JSON.print(io::IO, s::AbstractString)
JSON.print(io::IO, s::Union{Integer, AbstractFloat})
JSON.print(io::IO, n::Nothing)
JSON.print(io::IO, b::Bool)
JSON.print(io::IO, a::AbstractDict)
JSON.print(io::IO, v::AbstractVector)
JSON.print{T, N}(io::IO, v::Array{T, N})

Writes a compact (no extra whitespace or indentation) JSON representation to the supplied IO.

JSON.print(a::AbstractDict, indent)
JSON.print(io::IO, a::AbstractDict, indent)

Writes a JSON representation with newlines, and indentation if specified. Non-zero indent will be applied recursively to nested elements.

json(a::Any)

Returns a compact JSON representation as an AbstractString.

JSON.parse(s::AbstractString; dicttype=Dict, inttype=Int64)
JSON.parse(io::IO; dicttype=Dict, inttype=Int64)
JSON.parsefile(filename::AbstractString; dicttype=Dict, inttype=Int64, use_mmap=true)

Parses a JSON AbstractString or IO stream into a nested Array or Dict.

The dicttype indicates the dictionary type (<: Associative), or a function that returns an instance of a dictionary type, that JSON objects are parsed to. It defaults to Dict (the built-in Julia dictionary), but a different type can be passed for additional functionality. For example, if you import DataStructures (assuming the DataStructures package is installed)

  • you can pass dicttype=DataStructures.OrderedDict to maintain the insertion order of the items in the object;
  • or you can pass ()->DefaultDict{String,Any}(Missing) to having any non-found keys return missing when you index the result.

The inttype argument controls how integers are parsed. If a number in a JSON file is recognized to be an integer, it is parsed as one; otherwise it is parsed as a Float64. The inttype defaults to Int64, but, for example, if you know that your integer numbers are all small and want to save space, you can pass inttype=Int32. Alternatively, if your JSON input has integers which are too large for Int64, you can pass inttype=Int128 or inttype=BigInt. inttype can be any subtype of Real.

JSONText(s::AbstractString)

A wrapper around a Julia string representing JSON-formatted text, which is inserted as-is in the JSON output of JSON.print and JSON.json.

JSON.lower(p::Point2D) = [p.x, p.y]

Define a custom serialization rule for a particular data type. Must return a value that can be directly serialized; see help for more details.

Customizing JSON

Users may find the default behaviour of JSON inappropriate for their use case. In such cases, JSON provides two mechanisms for users to customize serialization. The first method, JSON.Writer.StructuralContext, is used to customize the cosmetic properties of the serialized JSON. (For example, the default pretty printing vs. compact printing is supported by provided two different StructuralContexts.) Examples of applications for which StructuralContext is appropriate include: particular formatting demands for JSON (maybe not in compliance with the JSON standard) or JSON-like formats with different syntax.

The second method, JSON.Serializations.Serialization, is used to control the translation of Julia objects into JSON serialization instructions. In most cases, writing a method for JSON.lower (as mentioned above) is sufficient to define JSON serializations for user-defined objects. However, this is not appropriate for overriding or deleting predefined serializations (since that would globally affect users of the JSON module and is an instance of dangerous type piracy). For these use-cases, users should define a custom instance of Serialization. An example of an application for this use case includes: a commonly requested extension to JSON which serializes float NaN and infinite values as NaN or Inf, in contravention of the JSON standard.

### Data section
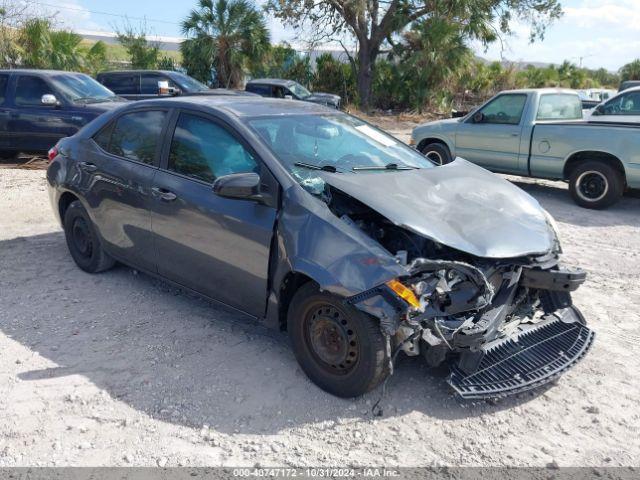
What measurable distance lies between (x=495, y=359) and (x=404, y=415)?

* * *

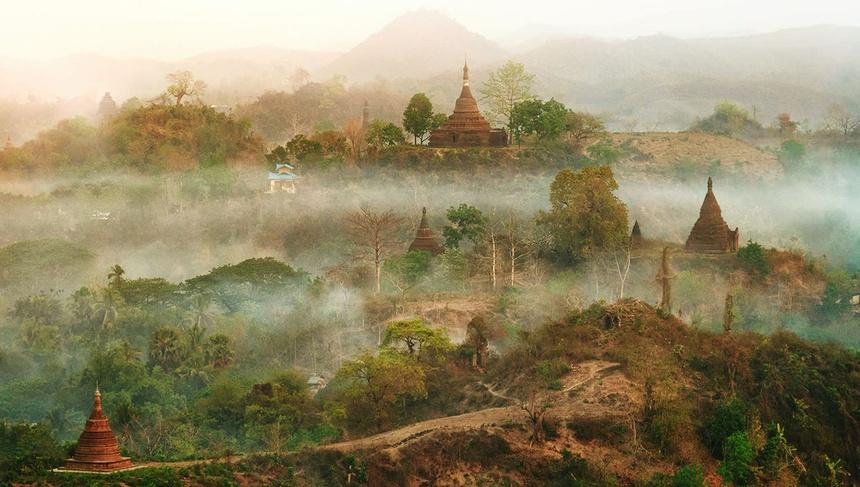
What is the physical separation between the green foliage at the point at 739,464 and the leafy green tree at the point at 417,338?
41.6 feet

### Exercise objective
Please write the next part of the Julia JSON documentation, picking up right after its final sentence. The rows have nothing to do with the Julia JSON documentation.

### Written answer
Both methods are controlled by the JSON.show_json function, which has the following signature:

JSON.show_json(io::StructuralContext, serialization::Serialization, object)

which is expected to write to io in a way appropriate based on the rules of Serialization, but here io is usually (but not required to be) handled in a higher-level manner than a raw IO object would ordinarily be.

StructuralContext

To define a new StructuralContext, the following boilerplate is recommended:

import JSON.Writer.StructuralContext
[mutable] struct MyContext <: StructuralContext
    io::IO
    [ ... additional state / settings for context goes here ... ]
end

If your structural context is going to be very similar to the existing JSON contexts, it is also possible to instead subtype the abstract subtype JSONContext of StructuralContext. If this is the case, an io::IO field (as above) is preferred, although the default implementation will only use this for write, so replacing that method is enough to avoid this requirement.

The following methods should be defined for your context, regardless of whether it subtypes JSONContext or StructuralContext directly. If some of these methods are omitted, then CommonSerialization cannot be generally used with this context.

# called when the next object in a vector or next pair of a dict is to be written
# (requiring a newline and indent for some contexts)
# can do nothing if the context need not support indenting
JSON.Writer.indent(io::MyContext)

# called for vectors/dicts to separate items, usually writes ","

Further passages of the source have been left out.